**WRITTEN EXERCISE:** Update the lines below so that "closest to farthest" becomes "nearest to most distant", and keep everything else unchanged.

━━━ TASK MATERIAL ━━━

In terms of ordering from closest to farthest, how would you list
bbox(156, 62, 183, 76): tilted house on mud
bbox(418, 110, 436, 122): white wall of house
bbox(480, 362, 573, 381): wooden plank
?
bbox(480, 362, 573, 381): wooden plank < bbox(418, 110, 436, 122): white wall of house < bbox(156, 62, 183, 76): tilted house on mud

━━━

**EXPECTED OUTPUT:**
In terms of ordering from nearest to most distant, how would you list
bbox(156, 62, 183, 76): tilted house on mud
bbox(418, 110, 436, 122): white wall of house
bbox(480, 362, 573, 381): wooden plank
?
bbox(480, 362, 573, 381): wooden plank < bbox(418, 110, 436, 122): white wall of house < bbox(156, 62, 183, 76): tilted house on mud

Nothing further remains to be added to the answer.